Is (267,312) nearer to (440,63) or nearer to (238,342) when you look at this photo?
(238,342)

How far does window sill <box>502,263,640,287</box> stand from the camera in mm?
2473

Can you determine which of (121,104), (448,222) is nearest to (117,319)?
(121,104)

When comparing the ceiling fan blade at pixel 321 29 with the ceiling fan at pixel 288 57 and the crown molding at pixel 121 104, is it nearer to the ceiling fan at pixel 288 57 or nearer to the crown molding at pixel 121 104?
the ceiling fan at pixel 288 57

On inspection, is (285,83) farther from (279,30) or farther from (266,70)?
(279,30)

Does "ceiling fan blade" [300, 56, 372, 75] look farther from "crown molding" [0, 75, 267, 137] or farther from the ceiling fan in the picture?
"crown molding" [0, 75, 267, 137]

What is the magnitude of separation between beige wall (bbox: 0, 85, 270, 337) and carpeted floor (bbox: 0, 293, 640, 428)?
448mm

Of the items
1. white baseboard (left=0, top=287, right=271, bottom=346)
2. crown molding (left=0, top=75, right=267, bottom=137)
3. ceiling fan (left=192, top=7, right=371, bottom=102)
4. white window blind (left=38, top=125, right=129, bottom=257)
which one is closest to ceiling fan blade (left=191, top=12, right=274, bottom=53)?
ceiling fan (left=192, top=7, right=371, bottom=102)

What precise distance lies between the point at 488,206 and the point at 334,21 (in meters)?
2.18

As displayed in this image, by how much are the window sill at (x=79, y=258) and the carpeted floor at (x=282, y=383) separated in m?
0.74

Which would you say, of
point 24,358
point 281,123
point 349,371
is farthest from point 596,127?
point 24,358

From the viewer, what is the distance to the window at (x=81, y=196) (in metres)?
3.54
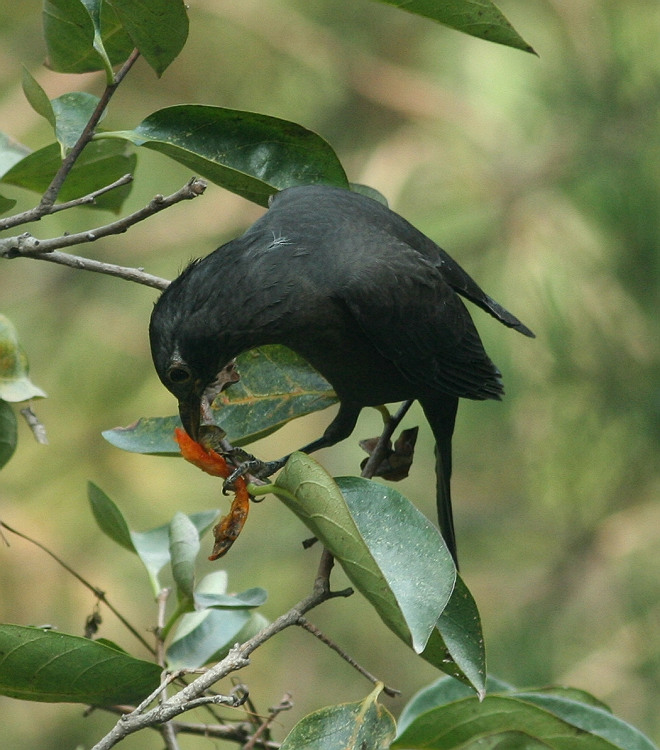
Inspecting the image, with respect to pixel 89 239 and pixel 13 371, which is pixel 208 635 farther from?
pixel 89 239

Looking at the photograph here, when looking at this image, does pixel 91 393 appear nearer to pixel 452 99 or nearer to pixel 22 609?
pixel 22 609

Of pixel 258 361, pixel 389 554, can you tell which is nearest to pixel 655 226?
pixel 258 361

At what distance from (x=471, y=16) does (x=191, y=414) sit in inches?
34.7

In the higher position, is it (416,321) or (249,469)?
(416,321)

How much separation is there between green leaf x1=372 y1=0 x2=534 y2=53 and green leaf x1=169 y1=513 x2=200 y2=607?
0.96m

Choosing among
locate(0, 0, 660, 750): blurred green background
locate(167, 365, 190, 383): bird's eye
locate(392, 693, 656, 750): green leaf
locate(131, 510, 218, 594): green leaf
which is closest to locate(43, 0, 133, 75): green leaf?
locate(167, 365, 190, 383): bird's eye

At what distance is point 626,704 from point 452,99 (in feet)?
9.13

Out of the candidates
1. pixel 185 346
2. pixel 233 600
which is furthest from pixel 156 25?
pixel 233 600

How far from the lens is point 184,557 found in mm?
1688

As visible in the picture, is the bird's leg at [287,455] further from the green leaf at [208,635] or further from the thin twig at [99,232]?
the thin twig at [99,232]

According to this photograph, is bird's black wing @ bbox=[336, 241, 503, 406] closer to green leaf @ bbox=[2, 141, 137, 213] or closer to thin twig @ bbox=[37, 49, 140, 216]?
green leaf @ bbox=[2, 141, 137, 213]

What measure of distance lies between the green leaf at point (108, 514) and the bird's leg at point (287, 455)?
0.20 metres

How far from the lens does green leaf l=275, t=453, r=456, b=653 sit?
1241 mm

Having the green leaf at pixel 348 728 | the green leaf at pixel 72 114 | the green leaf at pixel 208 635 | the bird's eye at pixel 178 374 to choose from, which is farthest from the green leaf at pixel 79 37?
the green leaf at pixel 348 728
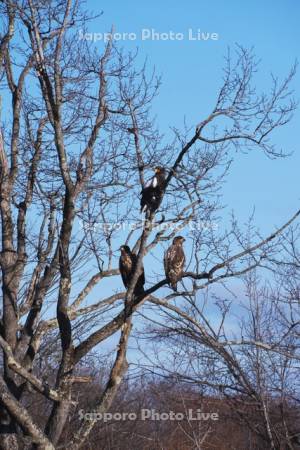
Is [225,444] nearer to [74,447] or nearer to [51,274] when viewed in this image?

--

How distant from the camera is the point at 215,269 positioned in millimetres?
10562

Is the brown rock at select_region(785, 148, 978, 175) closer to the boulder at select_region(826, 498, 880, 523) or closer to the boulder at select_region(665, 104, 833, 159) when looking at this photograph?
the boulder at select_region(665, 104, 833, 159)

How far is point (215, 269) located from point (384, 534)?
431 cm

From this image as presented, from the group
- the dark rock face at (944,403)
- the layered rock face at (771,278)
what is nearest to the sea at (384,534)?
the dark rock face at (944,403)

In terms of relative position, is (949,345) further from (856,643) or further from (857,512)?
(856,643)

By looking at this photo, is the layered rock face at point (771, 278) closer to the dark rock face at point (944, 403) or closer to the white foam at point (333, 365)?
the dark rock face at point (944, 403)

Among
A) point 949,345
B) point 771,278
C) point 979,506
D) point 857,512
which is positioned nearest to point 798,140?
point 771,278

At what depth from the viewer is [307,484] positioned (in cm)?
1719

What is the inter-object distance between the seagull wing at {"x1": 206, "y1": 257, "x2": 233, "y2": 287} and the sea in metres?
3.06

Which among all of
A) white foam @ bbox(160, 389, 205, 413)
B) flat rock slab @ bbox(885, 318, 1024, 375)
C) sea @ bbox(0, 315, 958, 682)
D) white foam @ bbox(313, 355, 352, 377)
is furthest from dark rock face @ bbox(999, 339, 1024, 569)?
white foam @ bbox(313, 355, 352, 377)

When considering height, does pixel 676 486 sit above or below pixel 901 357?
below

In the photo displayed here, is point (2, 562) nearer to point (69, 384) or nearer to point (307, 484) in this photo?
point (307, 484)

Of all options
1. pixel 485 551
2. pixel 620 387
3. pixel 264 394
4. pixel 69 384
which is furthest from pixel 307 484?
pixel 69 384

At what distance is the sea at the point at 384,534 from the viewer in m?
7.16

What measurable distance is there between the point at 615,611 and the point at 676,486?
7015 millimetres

--

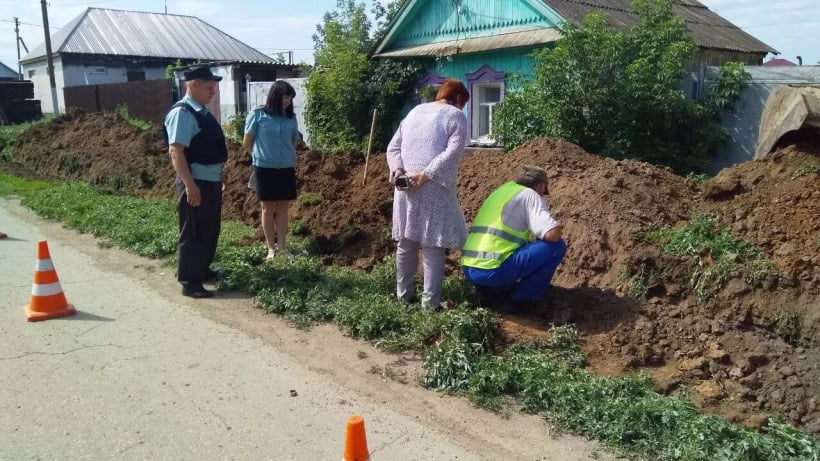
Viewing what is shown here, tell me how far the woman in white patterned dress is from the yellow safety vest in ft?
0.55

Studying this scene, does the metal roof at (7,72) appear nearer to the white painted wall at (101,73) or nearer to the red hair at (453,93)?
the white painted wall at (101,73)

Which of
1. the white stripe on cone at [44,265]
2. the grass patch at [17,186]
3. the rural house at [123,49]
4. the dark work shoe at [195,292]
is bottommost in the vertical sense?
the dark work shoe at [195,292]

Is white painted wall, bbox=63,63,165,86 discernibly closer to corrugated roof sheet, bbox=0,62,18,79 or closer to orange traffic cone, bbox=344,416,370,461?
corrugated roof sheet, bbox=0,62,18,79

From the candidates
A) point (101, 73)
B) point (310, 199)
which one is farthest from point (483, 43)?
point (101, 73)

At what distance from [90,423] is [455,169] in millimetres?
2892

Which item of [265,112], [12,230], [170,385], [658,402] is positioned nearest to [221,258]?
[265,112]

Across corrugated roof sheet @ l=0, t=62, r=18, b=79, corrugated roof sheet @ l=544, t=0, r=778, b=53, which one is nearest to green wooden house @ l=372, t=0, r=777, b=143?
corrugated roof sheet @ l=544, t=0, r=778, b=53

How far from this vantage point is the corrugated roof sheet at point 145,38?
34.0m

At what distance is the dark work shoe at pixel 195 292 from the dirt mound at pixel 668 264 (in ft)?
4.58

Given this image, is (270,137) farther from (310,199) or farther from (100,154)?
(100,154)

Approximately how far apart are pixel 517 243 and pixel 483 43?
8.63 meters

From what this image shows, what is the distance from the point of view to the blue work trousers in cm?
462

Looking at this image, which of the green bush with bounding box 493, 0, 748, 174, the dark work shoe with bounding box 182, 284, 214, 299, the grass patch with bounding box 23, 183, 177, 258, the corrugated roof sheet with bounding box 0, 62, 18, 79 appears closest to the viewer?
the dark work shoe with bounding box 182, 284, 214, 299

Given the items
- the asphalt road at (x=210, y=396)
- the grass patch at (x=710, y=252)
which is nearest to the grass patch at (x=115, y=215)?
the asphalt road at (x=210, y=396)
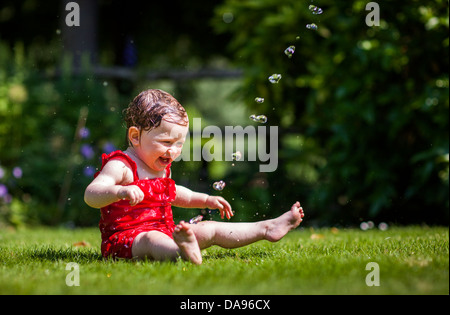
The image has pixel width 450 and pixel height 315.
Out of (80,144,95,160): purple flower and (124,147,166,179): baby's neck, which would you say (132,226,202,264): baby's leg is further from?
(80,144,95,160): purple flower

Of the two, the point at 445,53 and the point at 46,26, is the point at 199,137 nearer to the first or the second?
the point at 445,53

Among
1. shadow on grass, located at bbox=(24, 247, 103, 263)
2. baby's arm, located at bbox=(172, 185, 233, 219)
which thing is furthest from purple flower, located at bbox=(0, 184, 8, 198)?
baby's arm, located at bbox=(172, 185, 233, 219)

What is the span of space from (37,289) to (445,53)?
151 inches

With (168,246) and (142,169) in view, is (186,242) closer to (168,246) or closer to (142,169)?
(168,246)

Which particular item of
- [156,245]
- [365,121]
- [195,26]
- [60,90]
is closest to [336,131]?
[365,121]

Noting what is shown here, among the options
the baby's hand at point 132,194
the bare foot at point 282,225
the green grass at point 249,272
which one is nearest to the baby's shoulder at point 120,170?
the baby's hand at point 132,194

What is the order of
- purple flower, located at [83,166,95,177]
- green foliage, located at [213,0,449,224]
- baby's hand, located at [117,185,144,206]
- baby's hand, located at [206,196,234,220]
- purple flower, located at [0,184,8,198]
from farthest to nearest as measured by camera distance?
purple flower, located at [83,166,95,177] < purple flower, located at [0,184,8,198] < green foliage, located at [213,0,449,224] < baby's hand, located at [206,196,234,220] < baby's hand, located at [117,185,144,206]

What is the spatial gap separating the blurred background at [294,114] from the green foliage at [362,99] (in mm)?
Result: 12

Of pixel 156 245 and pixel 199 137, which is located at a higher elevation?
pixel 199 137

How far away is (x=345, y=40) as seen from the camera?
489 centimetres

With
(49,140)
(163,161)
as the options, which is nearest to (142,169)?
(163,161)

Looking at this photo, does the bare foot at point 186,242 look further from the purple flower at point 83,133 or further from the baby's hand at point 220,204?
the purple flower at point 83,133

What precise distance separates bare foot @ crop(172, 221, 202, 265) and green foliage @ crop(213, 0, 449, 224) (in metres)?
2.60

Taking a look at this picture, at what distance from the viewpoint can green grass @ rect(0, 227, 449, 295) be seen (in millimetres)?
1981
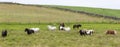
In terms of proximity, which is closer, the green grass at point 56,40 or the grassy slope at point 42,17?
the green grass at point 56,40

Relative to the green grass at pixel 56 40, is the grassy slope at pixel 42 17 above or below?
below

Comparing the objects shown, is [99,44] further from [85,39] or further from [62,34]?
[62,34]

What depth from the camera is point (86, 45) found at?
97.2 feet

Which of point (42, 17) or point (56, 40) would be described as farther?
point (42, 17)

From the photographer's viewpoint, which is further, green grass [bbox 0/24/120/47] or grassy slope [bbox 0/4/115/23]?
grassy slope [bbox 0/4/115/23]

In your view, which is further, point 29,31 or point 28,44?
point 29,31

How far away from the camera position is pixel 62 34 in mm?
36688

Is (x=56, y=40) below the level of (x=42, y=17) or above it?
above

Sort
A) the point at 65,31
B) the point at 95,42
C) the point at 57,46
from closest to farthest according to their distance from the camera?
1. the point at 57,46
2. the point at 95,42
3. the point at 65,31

--

## Task objective
Reproduce the data from the line with "According to this" to the line with "Is [225,444] nearer", changing "thin twig" to "bare branch" and keeping everything else the same. Leave the pictures out of your answer.

## Result below
According to this photograph, is bird's black wing @ bbox=[336, 241, 503, 406] closer to green leaf @ bbox=[2, 141, 137, 213] or closer to bare branch @ bbox=[37, 49, 140, 216]?
green leaf @ bbox=[2, 141, 137, 213]

What measure of distance lies between the green leaf at point (108, 514) and the bird's leg at point (287, 455)?
0.20 metres

How far from the lens does green leaf l=275, t=453, r=456, b=653 sit?
1241 mm

Having the green leaf at pixel 348 728 | the green leaf at pixel 72 114 | the green leaf at pixel 208 635 | the bird's eye at pixel 178 374 to choose from, which is farthest from the green leaf at pixel 79 37?
the green leaf at pixel 348 728
Is [225,444] nearer to [74,447] or nearer to [51,274] when viewed in this image?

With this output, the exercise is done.